Your instructions — From the line that has "How great a" down to the final line of the listing below, transcribe every line exactly, and only those.

* Begin Data provided *

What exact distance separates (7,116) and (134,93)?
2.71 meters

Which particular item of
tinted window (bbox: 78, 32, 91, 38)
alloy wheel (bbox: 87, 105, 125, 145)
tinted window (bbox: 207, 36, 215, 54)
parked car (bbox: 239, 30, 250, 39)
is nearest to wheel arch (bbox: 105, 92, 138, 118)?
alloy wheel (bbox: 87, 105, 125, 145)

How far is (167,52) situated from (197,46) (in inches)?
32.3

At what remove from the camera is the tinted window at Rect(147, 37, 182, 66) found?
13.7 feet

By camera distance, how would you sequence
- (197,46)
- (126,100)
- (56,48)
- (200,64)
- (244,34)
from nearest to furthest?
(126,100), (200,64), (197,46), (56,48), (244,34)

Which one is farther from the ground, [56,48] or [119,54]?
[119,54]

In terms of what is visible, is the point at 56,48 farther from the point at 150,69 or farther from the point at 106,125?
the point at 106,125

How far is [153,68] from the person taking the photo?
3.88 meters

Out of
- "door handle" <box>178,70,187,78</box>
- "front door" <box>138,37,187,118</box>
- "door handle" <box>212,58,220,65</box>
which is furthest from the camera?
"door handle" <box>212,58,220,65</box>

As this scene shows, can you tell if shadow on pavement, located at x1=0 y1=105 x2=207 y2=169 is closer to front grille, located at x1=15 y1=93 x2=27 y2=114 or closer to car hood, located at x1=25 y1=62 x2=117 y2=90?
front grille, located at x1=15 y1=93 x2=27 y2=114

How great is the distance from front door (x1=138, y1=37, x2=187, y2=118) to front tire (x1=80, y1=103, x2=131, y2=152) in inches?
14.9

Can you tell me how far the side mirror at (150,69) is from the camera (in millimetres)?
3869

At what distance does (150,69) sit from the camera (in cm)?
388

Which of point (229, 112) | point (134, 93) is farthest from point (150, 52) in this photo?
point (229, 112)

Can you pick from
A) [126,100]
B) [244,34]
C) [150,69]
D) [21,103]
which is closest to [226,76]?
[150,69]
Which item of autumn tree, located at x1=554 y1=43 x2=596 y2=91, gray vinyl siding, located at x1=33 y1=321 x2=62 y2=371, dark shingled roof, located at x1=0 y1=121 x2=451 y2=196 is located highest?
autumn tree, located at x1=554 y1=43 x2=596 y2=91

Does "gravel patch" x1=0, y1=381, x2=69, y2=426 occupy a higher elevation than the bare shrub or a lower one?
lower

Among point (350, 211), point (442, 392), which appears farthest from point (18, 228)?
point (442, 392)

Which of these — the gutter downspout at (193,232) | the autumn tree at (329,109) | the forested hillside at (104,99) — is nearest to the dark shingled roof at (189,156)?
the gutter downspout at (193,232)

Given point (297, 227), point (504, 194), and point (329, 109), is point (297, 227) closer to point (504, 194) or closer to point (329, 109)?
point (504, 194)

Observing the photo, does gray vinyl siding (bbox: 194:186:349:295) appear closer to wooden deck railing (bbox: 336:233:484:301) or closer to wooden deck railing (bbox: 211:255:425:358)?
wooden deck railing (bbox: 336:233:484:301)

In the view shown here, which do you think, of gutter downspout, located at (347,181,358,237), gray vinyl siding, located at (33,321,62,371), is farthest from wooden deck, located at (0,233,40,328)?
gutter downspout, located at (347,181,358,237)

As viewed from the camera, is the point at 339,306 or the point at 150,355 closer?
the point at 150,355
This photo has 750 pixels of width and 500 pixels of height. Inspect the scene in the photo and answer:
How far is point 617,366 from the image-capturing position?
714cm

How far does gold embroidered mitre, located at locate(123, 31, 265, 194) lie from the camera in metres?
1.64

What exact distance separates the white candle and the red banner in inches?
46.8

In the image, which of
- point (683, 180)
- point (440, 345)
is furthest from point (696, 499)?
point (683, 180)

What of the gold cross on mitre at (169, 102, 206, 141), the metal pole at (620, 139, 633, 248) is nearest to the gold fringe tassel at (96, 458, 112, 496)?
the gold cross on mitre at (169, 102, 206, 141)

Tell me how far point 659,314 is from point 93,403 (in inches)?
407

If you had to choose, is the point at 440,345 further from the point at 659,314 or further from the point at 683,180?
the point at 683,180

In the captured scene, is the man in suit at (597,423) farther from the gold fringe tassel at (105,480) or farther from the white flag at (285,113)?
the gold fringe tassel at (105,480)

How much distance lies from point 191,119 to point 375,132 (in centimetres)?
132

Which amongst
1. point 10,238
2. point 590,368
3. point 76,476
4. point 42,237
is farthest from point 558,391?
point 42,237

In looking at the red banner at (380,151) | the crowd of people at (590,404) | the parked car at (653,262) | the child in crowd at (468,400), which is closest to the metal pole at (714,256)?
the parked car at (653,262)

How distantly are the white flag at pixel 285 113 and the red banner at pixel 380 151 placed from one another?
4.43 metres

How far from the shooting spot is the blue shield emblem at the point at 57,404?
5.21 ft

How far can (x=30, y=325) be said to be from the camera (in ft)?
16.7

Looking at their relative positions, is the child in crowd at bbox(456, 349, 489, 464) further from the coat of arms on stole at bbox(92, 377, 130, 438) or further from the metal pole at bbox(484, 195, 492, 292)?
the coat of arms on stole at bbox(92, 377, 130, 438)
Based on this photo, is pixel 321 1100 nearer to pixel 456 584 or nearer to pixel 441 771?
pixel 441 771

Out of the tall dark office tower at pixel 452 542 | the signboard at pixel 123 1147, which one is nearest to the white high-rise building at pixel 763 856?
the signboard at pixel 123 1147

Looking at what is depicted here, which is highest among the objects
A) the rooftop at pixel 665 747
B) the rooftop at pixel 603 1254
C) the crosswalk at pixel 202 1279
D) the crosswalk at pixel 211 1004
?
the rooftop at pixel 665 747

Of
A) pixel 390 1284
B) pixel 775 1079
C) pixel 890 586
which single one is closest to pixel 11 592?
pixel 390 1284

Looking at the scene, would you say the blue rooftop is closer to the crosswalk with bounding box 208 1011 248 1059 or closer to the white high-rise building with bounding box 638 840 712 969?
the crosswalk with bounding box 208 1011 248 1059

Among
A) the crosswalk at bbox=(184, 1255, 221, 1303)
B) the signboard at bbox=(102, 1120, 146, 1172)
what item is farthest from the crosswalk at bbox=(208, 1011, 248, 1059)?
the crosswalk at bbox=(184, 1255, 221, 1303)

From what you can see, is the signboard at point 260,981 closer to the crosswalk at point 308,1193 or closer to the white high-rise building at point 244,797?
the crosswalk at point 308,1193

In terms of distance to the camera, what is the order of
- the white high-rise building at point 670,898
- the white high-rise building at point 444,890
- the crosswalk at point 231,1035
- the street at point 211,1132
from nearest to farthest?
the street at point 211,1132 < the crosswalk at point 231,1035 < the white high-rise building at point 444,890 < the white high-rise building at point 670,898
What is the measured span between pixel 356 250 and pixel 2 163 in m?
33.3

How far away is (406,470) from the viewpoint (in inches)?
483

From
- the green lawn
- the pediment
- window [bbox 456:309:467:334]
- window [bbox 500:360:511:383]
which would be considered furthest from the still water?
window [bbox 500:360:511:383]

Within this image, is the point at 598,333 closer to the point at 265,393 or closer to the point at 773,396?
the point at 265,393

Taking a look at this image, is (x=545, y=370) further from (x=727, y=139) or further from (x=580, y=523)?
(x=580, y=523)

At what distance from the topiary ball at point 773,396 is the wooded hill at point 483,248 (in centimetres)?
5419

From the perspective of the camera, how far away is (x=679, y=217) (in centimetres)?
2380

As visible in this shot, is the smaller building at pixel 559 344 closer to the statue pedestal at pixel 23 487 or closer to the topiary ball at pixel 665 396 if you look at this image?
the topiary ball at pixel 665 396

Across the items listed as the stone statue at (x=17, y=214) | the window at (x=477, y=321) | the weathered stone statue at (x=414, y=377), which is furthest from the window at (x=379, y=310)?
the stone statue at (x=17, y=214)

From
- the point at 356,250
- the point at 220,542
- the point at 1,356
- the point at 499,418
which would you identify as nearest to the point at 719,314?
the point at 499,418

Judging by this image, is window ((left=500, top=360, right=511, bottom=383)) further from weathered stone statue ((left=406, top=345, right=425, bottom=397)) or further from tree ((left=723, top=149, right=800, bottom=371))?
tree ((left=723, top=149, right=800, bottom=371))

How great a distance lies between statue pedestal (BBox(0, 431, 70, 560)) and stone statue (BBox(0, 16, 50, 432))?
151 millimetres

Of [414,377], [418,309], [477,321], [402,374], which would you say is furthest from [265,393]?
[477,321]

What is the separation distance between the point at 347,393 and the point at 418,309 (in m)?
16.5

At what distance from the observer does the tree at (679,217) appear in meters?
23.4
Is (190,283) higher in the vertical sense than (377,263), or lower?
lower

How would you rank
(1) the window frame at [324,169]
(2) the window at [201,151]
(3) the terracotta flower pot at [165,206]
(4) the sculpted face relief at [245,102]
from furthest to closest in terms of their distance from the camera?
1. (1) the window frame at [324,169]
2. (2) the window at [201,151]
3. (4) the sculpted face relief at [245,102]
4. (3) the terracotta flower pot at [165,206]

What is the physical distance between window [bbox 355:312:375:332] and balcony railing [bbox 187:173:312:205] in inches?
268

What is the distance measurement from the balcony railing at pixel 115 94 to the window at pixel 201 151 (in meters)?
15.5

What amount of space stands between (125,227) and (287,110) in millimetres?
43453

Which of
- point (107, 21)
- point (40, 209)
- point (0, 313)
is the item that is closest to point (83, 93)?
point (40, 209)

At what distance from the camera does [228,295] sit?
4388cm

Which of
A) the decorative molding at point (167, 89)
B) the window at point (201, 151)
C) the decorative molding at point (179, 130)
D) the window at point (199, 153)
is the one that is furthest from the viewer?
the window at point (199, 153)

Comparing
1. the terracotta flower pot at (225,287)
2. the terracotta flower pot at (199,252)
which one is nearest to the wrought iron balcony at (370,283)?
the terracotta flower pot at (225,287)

* End Data provided *

Solution to this exercise —
How great a distance lies between statue pedestal (BBox(0, 431, 70, 560)) and stone statue (BBox(0, 16, 50, 432))?
151 millimetres

Of [414,377], [418,309], [477,321], [402,374], which would you say is furthest from [265,393]?
[477,321]

What is the separation distance between the point at 347,393 and the point at 418,309 (in m)?
16.5

At what distance from the observer does the tree at (679,217) appear in meters?
23.4
Is (190,283) higher in the vertical sense than (377,263), or lower?
lower

How would you rank
(1) the window frame at [324,169]
(2) the window at [201,151]
(3) the terracotta flower pot at [165,206]
(4) the sculpted face relief at [245,102]
from furthest to closest in terms of their distance from the camera?
1. (1) the window frame at [324,169]
2. (2) the window at [201,151]
3. (4) the sculpted face relief at [245,102]
4. (3) the terracotta flower pot at [165,206]

What is the physical distance between window [bbox 355:312:375:332] and balcony railing [bbox 187:173:312:205] in inches?
268

What is the distance measurement from the balcony railing at pixel 115 94 to the window at pixel 201 151 (in meters)?
15.5

What amount of space stands between (125,227) and (287,110) in millimetres?
43453

Which of
- point (107, 21)
- point (40, 209)
- point (0, 313)
is the item that is closest to point (83, 93)?
point (40, 209)

At what distance from the camera does [228,295] sit?
4388cm

Which of
A) the decorative molding at point (167, 89)
B) the window at point (201, 151)
C) the decorative molding at point (179, 130)
D) the window at point (199, 153)
is the one that is furthest from the viewer?
the window at point (199, 153)

Comparing
1. the terracotta flower pot at (225,287)
2. the terracotta flower pot at (199,252)
which one is nearest to the wrought iron balcony at (370,283)?
the terracotta flower pot at (225,287)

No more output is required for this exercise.